Credit Suisse First Boston International would be able to present a robust case if it chooses to appeal last week's ruling at the High Court in London, in which it lost a GBP1.2 million (USD1.9 million) credit derivatives case it brought against Nomura International, according to derivatives lawyers. Immediately after handing down judgment in Nomura's favor on Thursday, the Honourable Mr. Justice Langley rejected a request by CSFB's lawyer to refer the case to the appeals court. CSFB can, however, apply directly but would have to shoulder the GBP25,000 cost.
A CSFB spokeswoman said "We will of course study the decision of Mr. Justice Langley further." She declined further comment.

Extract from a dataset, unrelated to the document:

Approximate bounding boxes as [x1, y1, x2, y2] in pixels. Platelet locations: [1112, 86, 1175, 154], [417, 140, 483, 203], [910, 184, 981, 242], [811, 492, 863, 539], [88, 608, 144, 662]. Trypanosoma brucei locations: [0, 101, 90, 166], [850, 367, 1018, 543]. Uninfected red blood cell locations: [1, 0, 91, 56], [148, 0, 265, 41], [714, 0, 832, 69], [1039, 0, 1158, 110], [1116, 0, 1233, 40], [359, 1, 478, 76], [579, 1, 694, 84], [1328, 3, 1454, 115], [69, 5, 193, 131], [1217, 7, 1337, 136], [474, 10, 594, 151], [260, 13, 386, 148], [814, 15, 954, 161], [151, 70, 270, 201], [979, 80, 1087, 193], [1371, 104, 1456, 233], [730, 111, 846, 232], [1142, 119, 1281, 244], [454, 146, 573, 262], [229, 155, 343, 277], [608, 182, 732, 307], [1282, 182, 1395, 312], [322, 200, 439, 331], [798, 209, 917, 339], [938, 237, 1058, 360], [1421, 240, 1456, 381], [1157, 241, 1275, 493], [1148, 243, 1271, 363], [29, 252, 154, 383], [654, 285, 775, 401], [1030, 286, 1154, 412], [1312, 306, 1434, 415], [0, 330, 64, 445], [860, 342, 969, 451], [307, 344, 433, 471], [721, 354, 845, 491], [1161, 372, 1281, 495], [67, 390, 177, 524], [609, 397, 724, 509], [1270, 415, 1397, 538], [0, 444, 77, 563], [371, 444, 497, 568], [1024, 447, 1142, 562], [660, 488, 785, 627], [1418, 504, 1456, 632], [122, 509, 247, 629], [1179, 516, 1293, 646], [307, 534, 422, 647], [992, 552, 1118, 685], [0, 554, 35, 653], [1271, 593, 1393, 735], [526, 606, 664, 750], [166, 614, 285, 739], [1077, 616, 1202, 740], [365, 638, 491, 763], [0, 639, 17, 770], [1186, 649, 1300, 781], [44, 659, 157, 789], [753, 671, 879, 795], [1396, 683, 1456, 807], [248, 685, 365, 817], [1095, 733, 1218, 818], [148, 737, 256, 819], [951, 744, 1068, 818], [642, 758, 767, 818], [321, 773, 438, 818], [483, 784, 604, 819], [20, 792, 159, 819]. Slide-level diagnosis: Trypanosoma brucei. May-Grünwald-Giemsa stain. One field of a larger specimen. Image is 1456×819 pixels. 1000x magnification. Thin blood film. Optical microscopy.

Nomura took CSFB to court last year because the Swiss-U.S. investment bank would not allow Nomura to deliver convertible bonds against credit default swaps (CDS) on Railtrack. CSFB argued that a so-called "widows and orphans" clause allowing trustees to convert the notes into equity meant that they were contingent liabilities, and therefore were not a legitimate deliverable obligation against a CDS contract.

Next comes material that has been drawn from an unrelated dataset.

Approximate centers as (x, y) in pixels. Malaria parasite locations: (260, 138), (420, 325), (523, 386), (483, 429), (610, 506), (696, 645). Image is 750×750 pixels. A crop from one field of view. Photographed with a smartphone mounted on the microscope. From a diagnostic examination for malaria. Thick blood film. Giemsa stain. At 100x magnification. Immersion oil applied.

CSFB might use several aspects of the judge's summary to justify bringing a hearing to the appeals court, according to lawyers.

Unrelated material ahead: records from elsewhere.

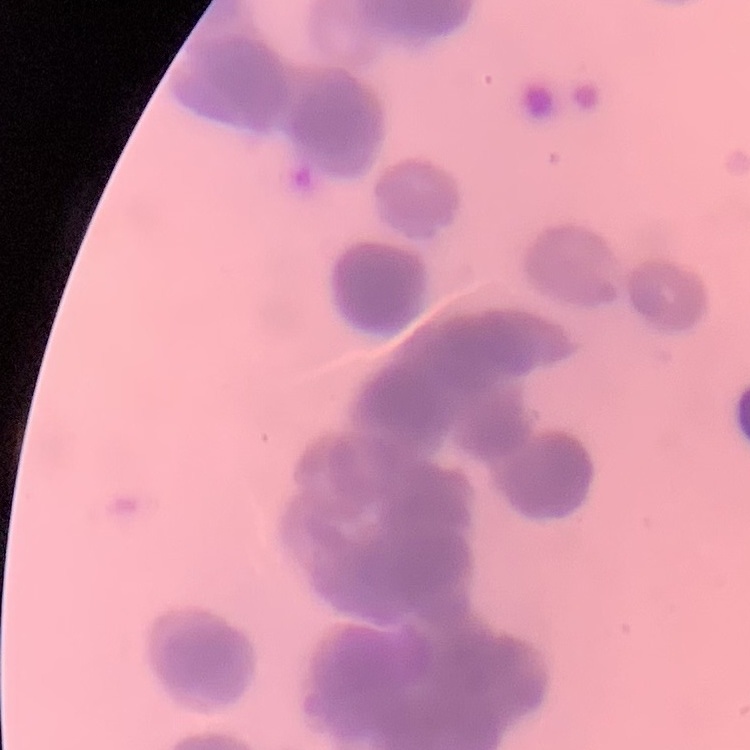
Summary:
  - Red blood cell morphology: rouleaux formation
  - Image type: square crop of a larger photomicrograph
  - Stain: Field's or Giemsa
  - Preparation: thin peripheral smear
Describe the morphology of the erythrocytes.
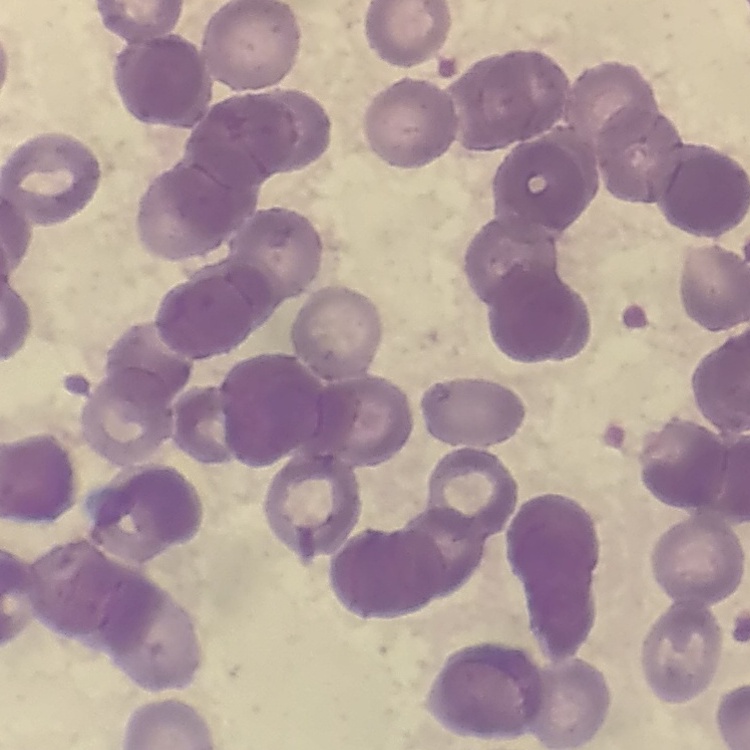

They show rouleaux formation.

Thin peripheral smear. Square crop of a larger photomicrograph. Stained with either Field's or Giemsa.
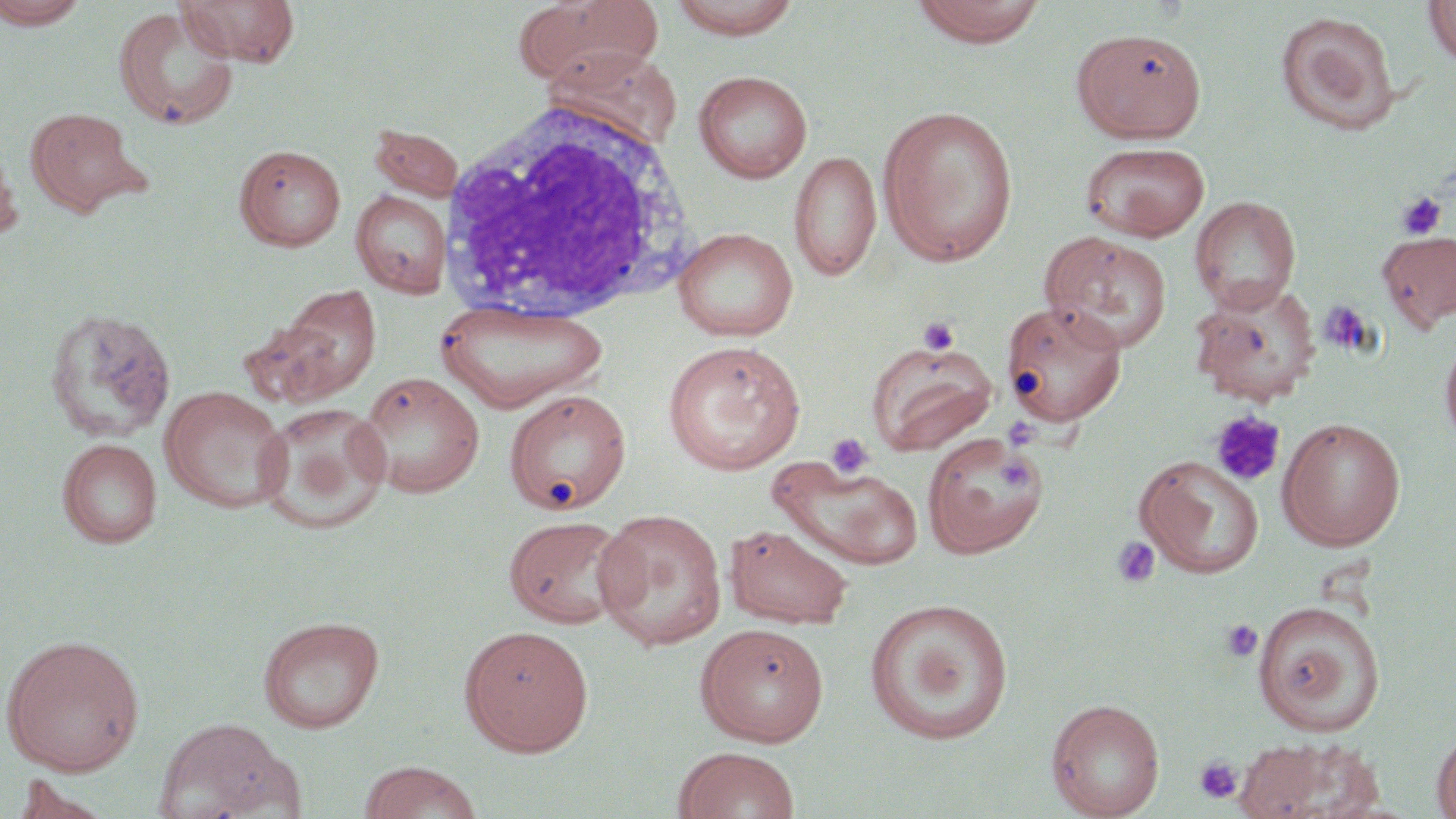

slide-level diagnosis = no evidence of blood parasites
preparation = thin blood film
field of view = single
modality = light microscopy
platelet locations = approximate bounding boxes as named x1/y1/x2/y2 corners in pixels: (x1=1396, y1=191, x2=1447, y2=240), (x1=918, y1=316, x2=960, y2=356), (x1=1209, y1=409, x2=1286, y2=487), (x1=1002, y1=417, x2=1040, y2=451), (x1=825, y1=432, x2=875, y2=480), (x1=997, y1=455, x2=1036, y2=491), (x1=1108, y1=536, x2=1162, y2=588), (x1=1221, y1=619, x2=1263, y2=663), (x1=1194, y1=756, x2=1243, y2=804)
image size = 1456×819 pixels
stain = May-Grünwald-Giemsa
white blood cell locations = approximate bounding boxes as named x1/y1/x2/y2 corners in pixels: (x1=440, y1=99, x2=699, y2=324)
uninfected red blood cell locations = approximate bounding boxes as named x1/y1/x2/y2 corners in pixels: (x1=0, y1=0, x2=90, y2=29), (x1=178, y1=0, x2=300, y2=67), (x1=513, y1=0, x2=665, y2=91), (x1=666, y1=0, x2=805, y2=39), (x1=906, y1=0, x2=1049, y2=48), (x1=1423, y1=0, x2=1456, y2=68), (x1=113, y1=6, x2=240, y2=130), (x1=1275, y1=11, x2=1401, y2=135), (x1=1071, y1=27, x2=1207, y2=143), (x1=544, y1=46, x2=684, y2=151), (x1=693, y1=70, x2=813, y2=183), (x1=878, y1=103, x2=1019, y2=265), (x1=24, y1=106, x2=146, y2=217), (x1=368, y1=123, x2=465, y2=202), (x1=0, y1=141, x2=22, y2=244), (x1=1080, y1=141, x2=1211, y2=241), (x1=234, y1=144, x2=346, y2=251), (x1=789, y1=149, x2=881, y2=283), (x1=351, y1=190, x2=452, y2=297), (x1=1189, y1=195, x2=1301, y2=313), (x1=673, y1=227, x2=798, y2=342), (x1=1040, y1=232, x2=1172, y2=353), (x1=1377, y1=232, x2=1456, y2=331), (x1=1189, y1=281, x2=1322, y2=407), (x1=262, y1=283, x2=382, y2=405), (x1=435, y1=299, x2=608, y2=413), (x1=1000, y1=300, x2=1128, y2=426), (x1=44, y1=307, x2=177, y2=443), (x1=1439, y1=330, x2=1456, y2=451), (x1=661, y1=340, x2=806, y2=475), (x1=865, y1=340, x2=998, y2=456), (x1=358, y1=371, x2=485, y2=498), (x1=160, y1=385, x2=291, y2=513), (x1=504, y1=389, x2=631, y2=515), (x1=256, y1=402, x2=392, y2=534), (x1=1277, y1=417, x2=1406, y2=551), (x1=921, y1=433, x2=1048, y2=559), (x1=57, y1=438, x2=162, y2=548), (x1=1134, y1=454, x2=1265, y2=578), (x1=771, y1=458, x2=924, y2=570), (x1=592, y1=508, x2=727, y2=651), (x1=503, y1=515, x2=632, y2=629), (x1=724, y1=523, x2=854, y2=630), (x1=864, y1=597, x2=1015, y2=744), (x1=1252, y1=600, x2=1386, y2=737), (x1=257, y1=614, x2=385, y2=733), (x1=696, y1=623, x2=830, y2=745), (x1=460, y1=625, x2=594, y2=756), (x1=1, y1=633, x2=145, y2=776), (x1=1046, y1=697, x2=1165, y2=818), (x1=152, y1=717, x2=301, y2=819), (x1=1431, y1=729, x2=1456, y2=819), (x1=1231, y1=737, x2=1382, y2=819), (x1=673, y1=746, x2=801, y2=819), (x1=357, y1=760, x2=483, y2=819)
magnification = 1000x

First, the judge ruled that the contingent nature of the widows and orphans clause is immaterial because it would never be exercised against the commercial interests of the bond holder. But in situations in which the convertible bond is trading below the conversion price--and the conversion price is below the par value of the bond--it could be disadvantageous for a market marker with an overall flat position to have the bond converted to equity by the trustee. All of which means that CSFB could present a robust case that the widows and orphans clause means the Railtrack bond is contingent.
Second, the judge said credit-default swaps should not be treated as options, and therefore the vast amount of case law relating to options was not deemed relevant in this case. Lawyers said this point can be argued both ways. A default swap is an option in that it is triggered by a credit event, which is analogous to the strike on an option. But a CDS contract differs from an option in that a seller of protection can also trigger the contract, and therefore the buyer can be forced into fulfilling the contract.
Third, the judge ruled that the chances of a weekend catastrophe destroying the share price of a convertible bond was "mystical." Lawyers argued that a weekend catastrophe could expose convertible bondholders to a precipitous market fall between when the bond is exchanged from debt to equity and when the equity is sold.
James Barratt, head of the credit group at Nomura International in London, said, "We took them to court because they did not pay up on a contract that we thought they should honor."